Not all hope is lost when a test is struggling to grow its statistical significance, though. Most A/B tests are salvageable, provided the hypothesis is bold and able to generate an effect.

Narrow the Observations

Often the lack of statistical significance is due to a large and varied test/control population. In mobile games localized to different markets with different demographics, player groups can cancel each other out. Other times one player group can dramatically overpower smaller groups. For example, the US/Canada region is the largest market for Western games makes it hard to conduct A/B tests that also includes Latin America and South Asia because the US/Canada preferences will dominate the results.

When a test begins to show no difference between the control and experimental group, and there is a sufficient number of data points, consider narrowing the population. Conduct the test in a single region only. In the mobile games industry, consider regions such as US/Canada, Latin America, or Western Europe. In an average mobile game, this might reduce the population in the experiment by 50%, but that’s a small price to pay for a statistically significant A/B test.

Go bigger

The number one problem I see in A/B tests is the fear of unintended consequences. So, to reduce the fear, the test is scaled back to a minimum number of players over a short time window, often in markets that are not uniform. Picking South Asia as the market to run a new paywall redesign is unlikely to work.
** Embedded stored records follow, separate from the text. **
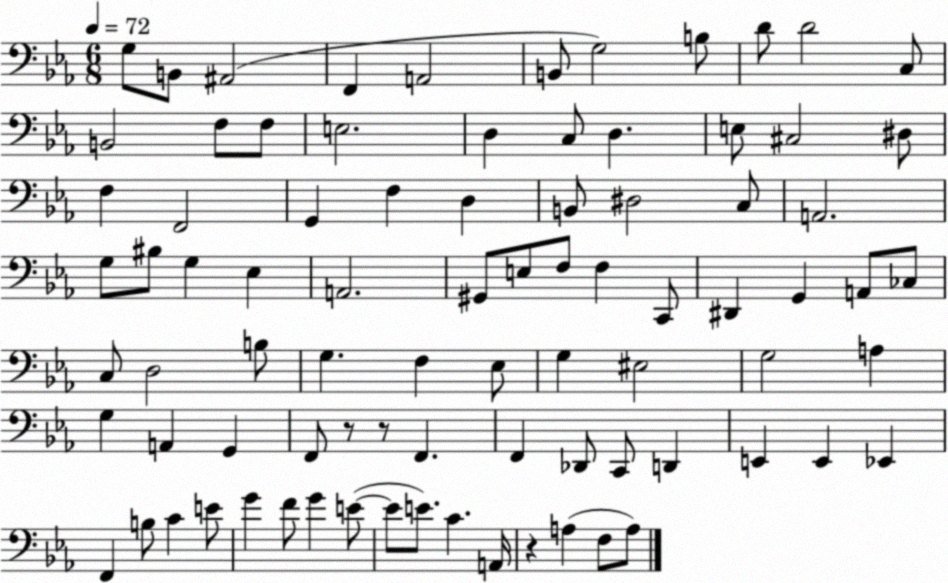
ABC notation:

X:1
T:Untitled
M:6/8
L:1/4
K:Eb
G,/2 B,,/2 ^A,,2 F,, A,,2 B,,/2 G,2 B,/2 D/2 D2 C,/2 B,,2 F,/2 F,/2 E,2 D, C,/2 D, E,/2 ^C,2 ^D,/2 F, F,,2 G,, F, D, B,,/2 ^D,2 C,/2 A,,2 G,/2 ^B,/2 G, _E, A,,2 ^G,,/2 E,/2 F,/2 F, C,,/2 ^D,, G,, A,,/2 _C,/2 C,/2 D,2 B,/2 G, F, _E,/2 G, ^E,2 G,2 A, G, A,, G,, F,,/2 z/2 z/2 F,, F,, _D,,/2 C,,/2 D,, E,, E,, _E,, F,, B,/2 C E/2 G F/2 G E/2 E/2 E/2 C A,,/4 z A, F,/2 A,/2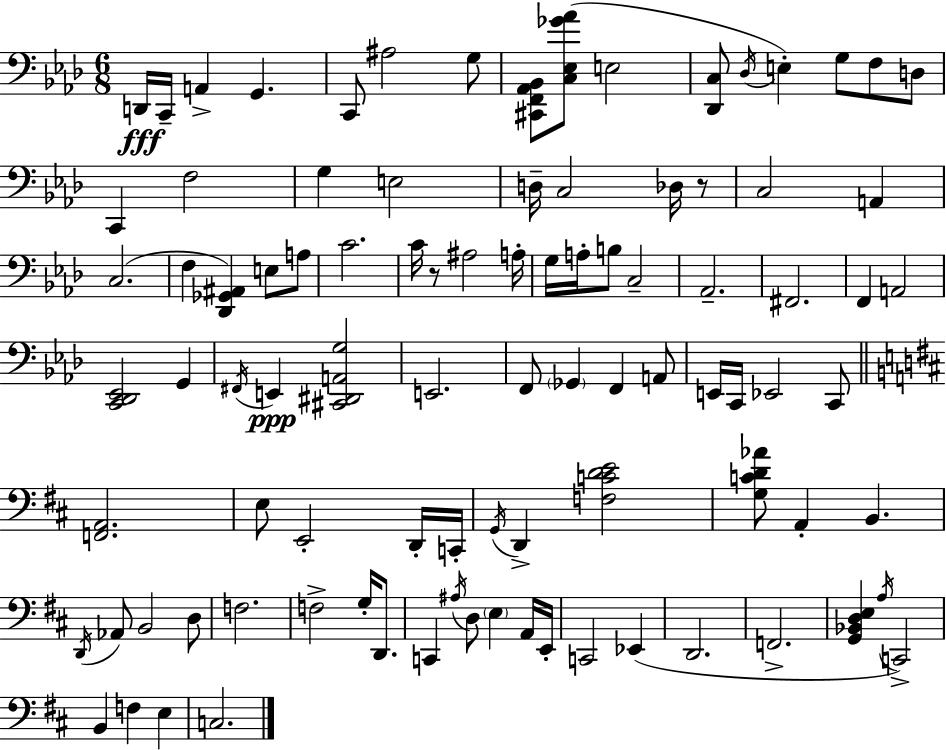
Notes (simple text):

D2/s C2/s A2/q G2/q. C2/e A#3/h G3/e [C#2,F2,Ab2,Bb2]/e [C3,Eb3,Gb4,Ab4]/e E3/h [Db2,C3]/e Db3/s E3/q G3/e F3/e D3/e C2/q F3/h G3/q E3/h D3/s C3/h Db3/s R/e C3/h A2/q C3/h. F3/q [Db2,Gb2,A#2]/q E3/e A3/e C4/h. C4/s R/e A#3/h A3/s G3/s A3/s B3/e C3/h Ab2/h. F#2/h. F2/q A2/h [C2,Db2,Eb2]/h G2/q F#2/s E2/q [C#2,D#2,A2,G3]/h E2/h. F2/e Gb2/q F2/q A2/e E2/s C2/s Eb2/h C2/e [F2,A2]/h. E3/e E2/h D2/s C2/s G2/s D2/q [F3,C4,D4,E4]/h [G3,C4,D4,Ab4]/e A2/q B2/q. D2/s Ab2/e B2/h D3/e F3/h. F3/h G3/s D2/e. C2/q A#3/s D3/e E3/q A2/s E2/s C2/h Eb2/q D2/h. F2/h. [G2,Bb2,D3,E3]/q A3/s C2/h B2/q F3/q E3/q C3/h.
The reason why is that the poorer the country, the larger the discrepancy between rich and poor; this means that while the average revenue per user (ARPU) will be lower than in other markets, the whales present greater value than in other markets.
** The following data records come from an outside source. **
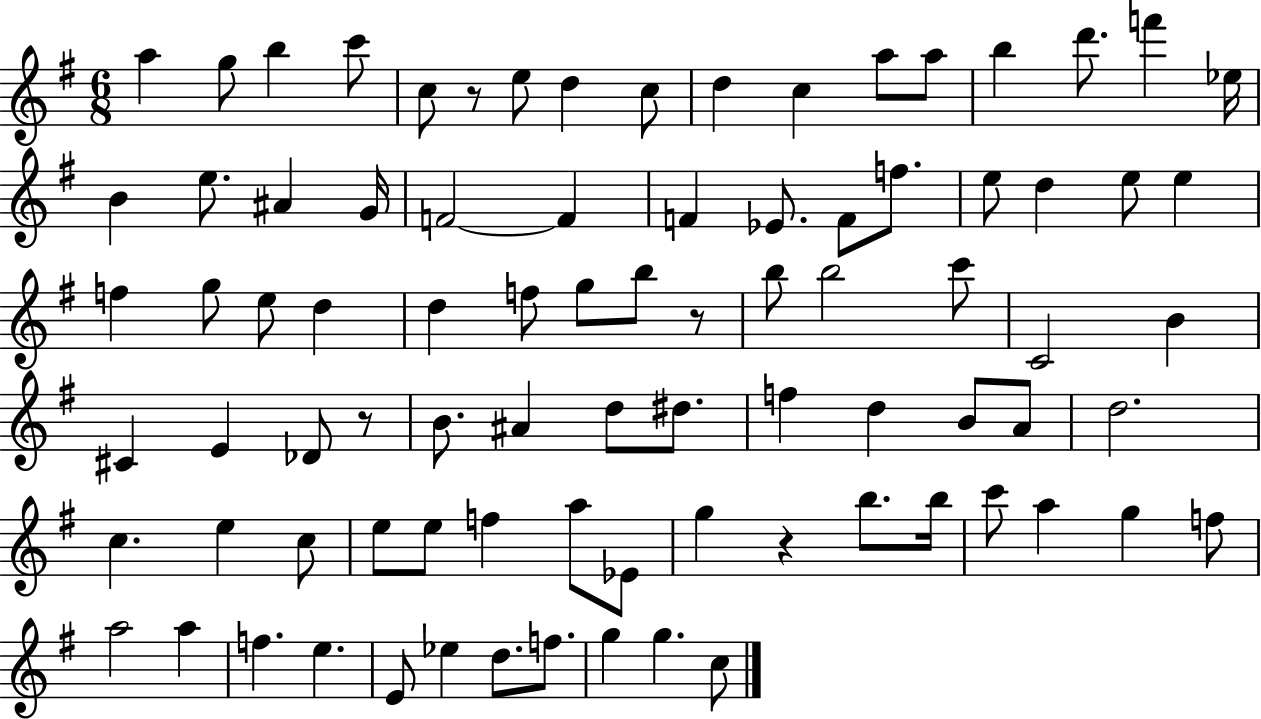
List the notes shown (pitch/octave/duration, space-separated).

A5/q G5/e B5/q C6/e C5/e R/e E5/e D5/q C5/e D5/q C5/q A5/e A5/e B5/q D6/e. F6/q Eb5/s B4/q E5/e. A#4/q G4/s F4/h F4/q F4/q Eb4/e. F4/e F5/e. E5/e D5/q E5/e E5/q F5/q G5/e E5/e D5/q D5/q F5/e G5/e B5/e R/e B5/e B5/h C6/e C4/h B4/q C#4/q E4/q Db4/e R/e B4/e. A#4/q D5/e D#5/e. F5/q D5/q B4/e A4/e D5/h. C5/q. E5/q C5/e E5/e E5/e F5/q A5/e Eb4/e G5/q R/q B5/e. B5/s C6/e A5/q G5/q F5/e A5/h A5/q F5/q. E5/q. E4/e Eb5/q D5/e. F5/e. G5/q G5/q. C5/e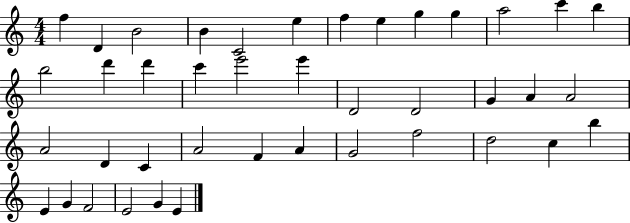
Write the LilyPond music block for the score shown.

{
  \clef treble
  \numericTimeSignature
  \time 4/4
  \key c \major
  f''4 d'4 b'2 | b'4 c'2 e''4 | f''4 e''4 g''4 g''4 | a''2 c'''4 b''4 | \break b''2 d'''4 d'''4 | c'''4 e'''2 e'''4 | d'2 d'2 | g'4 a'4 a'2 | \break a'2 d'4 c'4 | a'2 f'4 a'4 | g'2 f''2 | d''2 c''4 b''4 | \break e'4 g'4 f'2 | e'2 g'4 e'4 | \bar "|."
}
Remember, while running a small test you are forgoing the possible benefits of the new paywall and incurring a small cost of running the experiment. Extending the length of the experiment increases the cost. If you can’t afford to use a larger more representative population for the test, your experiment is probably not worth the effort. So, when a test is showing little to no results, check if the population can be increased to include some additional markets.

Switch Testing Methodology

A/B tests are very rigorous and formal ways of testing a hypothesis. There are however lightweight versions that are still good ways of measuring the results of an experiment. It is easy to switch from A/B to measuring the difference-in-differences (DID) of the experiment.

Explaining DID is outside of the scope of this article, but the benefits are twofold. First, for DID to work you need to verify that prior to the experiment the control and experimental groups showed similar trends. This check is done simply by looking at trendlines and making sure they roughly match up before the start of the experiment. If this check fails, DID won’t work. I’ve encountered this situation multiple times,and I took it as good news because it also explains why the A/B test was not working either. Second, DID calculates the improvement coming from the experiment (if any exists). While it comes with no statistical significance, DID is a widely used method for social science experiments because it overcomes the barriers to running a successful A/B test.

Conclusion

When an A/B test is not developing the way you expect, it’s important to keep track of time. You could spend weeks analyzing data, trying to find that needle in the haystack called statistical significance. Instead, consider narrowing the hypothesis down to a specific population if possible, or, if you started with a very small user group, expand your population. Finally, have a plan B ready before starting the test. Yes, the goal is to have a successful A/B test with rock solid results, but an alternative method could salvage the experiment and be valuable to the game and company.